Tenemos esa idea de que podremos lograrlo todo, ser quienes queremos ser, que trabajando duro y  dejándonos la vida en ellos, podemos conseguir lo que sea que deseemos en nuestras entrañas. Por el mero echo de desearlo. Como si fuéramos dioses, como si tuviéramos el control de algo, como si fuéramos inmortales. Y esto es la mayor tortura que nos hemos inventado. Porque somos fantasías hechas realidad por caprichos del día a día y fluidos corporales. Porque vivimos sorteando a la muerte y a los desafortunios día tras día, sin valorar lo que eso implica, y preocupándonos por memeces que ni están en nuestras manos ni son tan importantes. Porque en cualquier momento este viaje se termina, se apagarán las luces y no habrá nada después. Ni frío, ni luces, ni nada esperando por nosotros. Porque todo eso, de nuevo, nos lo hemos inventando para no tener que enfrentarnos día tras día a la cruda realidad de que, en el fondo, no somo tan importantes. 

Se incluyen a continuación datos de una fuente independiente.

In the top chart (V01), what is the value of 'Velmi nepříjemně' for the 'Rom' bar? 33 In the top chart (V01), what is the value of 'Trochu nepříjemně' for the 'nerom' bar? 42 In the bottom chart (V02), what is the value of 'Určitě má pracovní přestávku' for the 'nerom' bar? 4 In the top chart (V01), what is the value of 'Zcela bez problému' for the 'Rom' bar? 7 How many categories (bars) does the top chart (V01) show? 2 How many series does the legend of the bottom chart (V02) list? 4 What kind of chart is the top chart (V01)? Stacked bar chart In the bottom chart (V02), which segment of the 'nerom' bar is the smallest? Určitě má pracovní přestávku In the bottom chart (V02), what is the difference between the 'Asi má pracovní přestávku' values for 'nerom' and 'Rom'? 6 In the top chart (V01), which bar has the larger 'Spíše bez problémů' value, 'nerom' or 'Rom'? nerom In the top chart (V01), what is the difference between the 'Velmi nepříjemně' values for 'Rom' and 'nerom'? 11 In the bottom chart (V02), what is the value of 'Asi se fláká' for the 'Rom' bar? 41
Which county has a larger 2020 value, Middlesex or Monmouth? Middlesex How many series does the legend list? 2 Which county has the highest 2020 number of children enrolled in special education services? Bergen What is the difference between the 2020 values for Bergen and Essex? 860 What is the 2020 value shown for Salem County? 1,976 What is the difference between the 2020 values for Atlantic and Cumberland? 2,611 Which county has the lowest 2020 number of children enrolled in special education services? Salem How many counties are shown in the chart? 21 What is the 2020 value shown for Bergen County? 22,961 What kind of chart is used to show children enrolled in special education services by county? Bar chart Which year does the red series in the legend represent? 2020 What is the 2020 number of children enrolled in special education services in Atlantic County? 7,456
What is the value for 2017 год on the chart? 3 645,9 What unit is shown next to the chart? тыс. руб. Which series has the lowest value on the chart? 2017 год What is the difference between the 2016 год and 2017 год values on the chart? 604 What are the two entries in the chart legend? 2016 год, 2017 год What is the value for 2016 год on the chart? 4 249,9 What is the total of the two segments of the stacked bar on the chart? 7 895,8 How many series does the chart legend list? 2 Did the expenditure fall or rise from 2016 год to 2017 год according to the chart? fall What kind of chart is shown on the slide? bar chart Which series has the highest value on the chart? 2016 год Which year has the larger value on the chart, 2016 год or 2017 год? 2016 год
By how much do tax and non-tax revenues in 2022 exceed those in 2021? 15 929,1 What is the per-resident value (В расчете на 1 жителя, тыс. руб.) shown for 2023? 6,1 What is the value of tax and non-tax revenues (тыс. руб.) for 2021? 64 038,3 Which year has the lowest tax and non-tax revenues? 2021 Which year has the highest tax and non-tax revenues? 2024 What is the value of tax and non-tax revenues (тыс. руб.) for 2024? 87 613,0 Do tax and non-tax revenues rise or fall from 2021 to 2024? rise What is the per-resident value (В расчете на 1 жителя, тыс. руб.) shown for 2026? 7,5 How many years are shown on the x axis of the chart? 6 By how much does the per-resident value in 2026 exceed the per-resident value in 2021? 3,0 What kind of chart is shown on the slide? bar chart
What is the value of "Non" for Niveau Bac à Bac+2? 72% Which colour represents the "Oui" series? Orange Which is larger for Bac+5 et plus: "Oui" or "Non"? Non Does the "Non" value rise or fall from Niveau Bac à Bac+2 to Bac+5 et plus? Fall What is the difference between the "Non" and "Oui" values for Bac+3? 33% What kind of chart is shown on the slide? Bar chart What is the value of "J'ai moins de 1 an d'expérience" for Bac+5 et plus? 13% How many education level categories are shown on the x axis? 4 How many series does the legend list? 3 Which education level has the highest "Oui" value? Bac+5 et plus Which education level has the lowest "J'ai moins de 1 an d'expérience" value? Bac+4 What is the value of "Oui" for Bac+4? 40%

También me gustaría hablar de porque somos lo peor que nos ha podido pasar, como nos torturamos por dentro y no dejamos de aferrarnos a culpas que, a pesar de todo, no son nuestras. Como nos sentimos pequeños después de una gran decepción, sobretodo cuando es el mundo el que te está dando todas las indirectas para que te des cuenta de que no eres suficiente, no eres especial, no eres nadie y te lo creías todo. Como esa misma voz que te ha alentado a escondidas durante tanto tiempo, haciendo que imaginaras futuros alternativos en los que lo tenías todos, y eras todo lo que siempre habías soñado, es la misma que se encarga de hundirte en el barro hasta límites insospechados, de clavarte las dagas en el pecho y anudarte una piedra en el tobillo, para asegurarse de que te mantiene allí donde quiere mientras continúa leyendo todos y cada uno de tus miedos.

La cuestión es ser capaces de salir de ese círculo vicioso; y para ello, lo mejor es asumirlo. No, no y no. No eres, no serás. No esperes, y así recibirás. No anheles, y así no tendrás que volver a pasar por esto. Acepta las cosas tal y como son, como vienen, sin esperar más ni contar con nada, y abraza a lo que venga y descarta lo que no aparece.